(Records from a collection)
»»
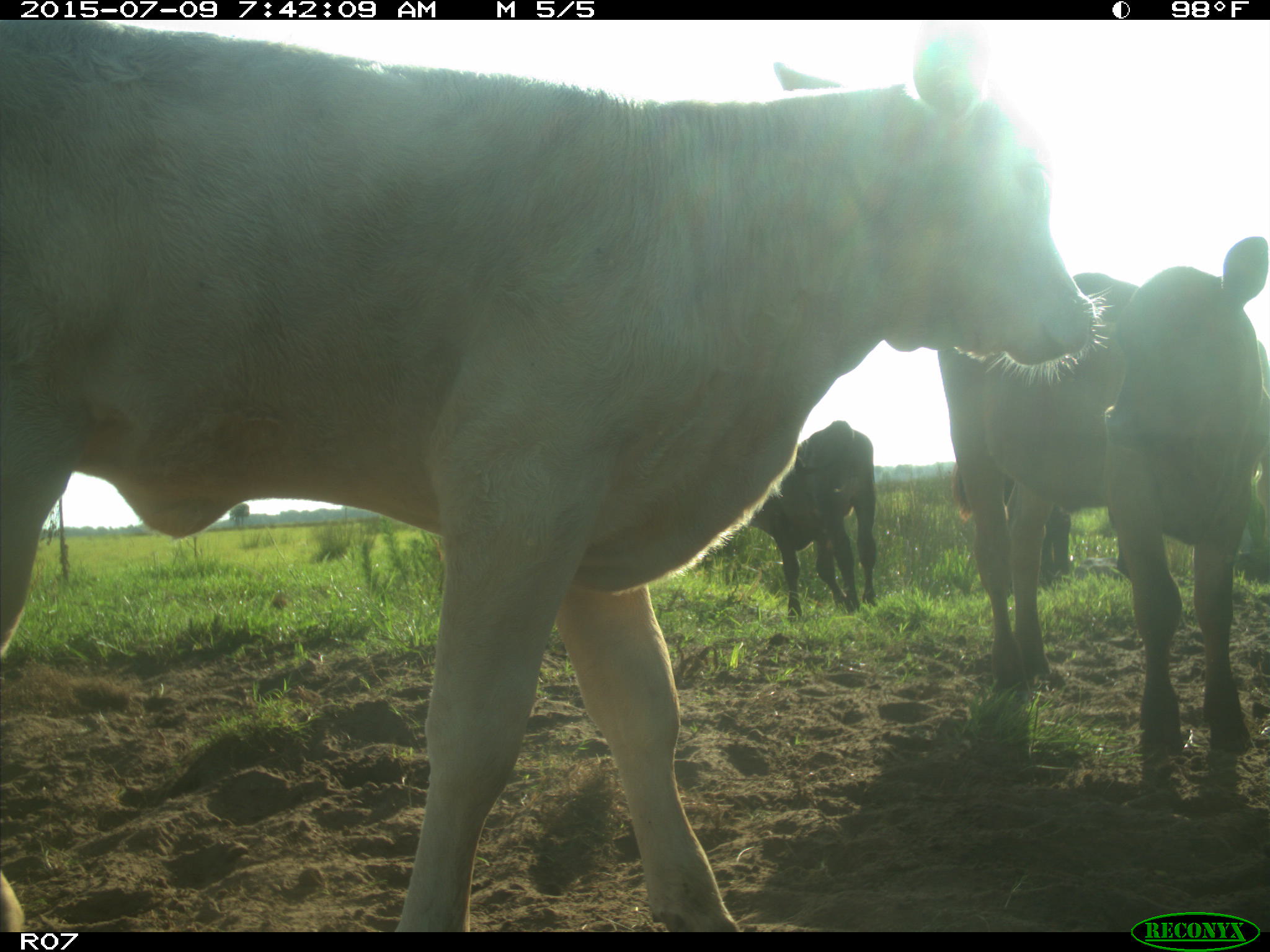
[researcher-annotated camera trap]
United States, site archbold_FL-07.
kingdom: Animalia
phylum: Chordata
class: Mammalia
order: Artiodactyla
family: Bovidae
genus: Bos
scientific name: Bos taurus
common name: domestic cow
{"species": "Bos taurus (domestic cow)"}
««
AIM OF THE EXERCISE. Every line of the data is to be transcribed exactly, and no picture is to be included.

SOLUTION.
[researcher-annotated camera trap]
United States, site archbold_FL-07.
kingdom: Animalia
phylum: Chordata
class: Mammalia
order: Artiodactyla
family: Bovidae
genus: Bos
scientific name: Bos taurus
common name: domestic cow
{"species": "Bos taurus (domestic cow)"}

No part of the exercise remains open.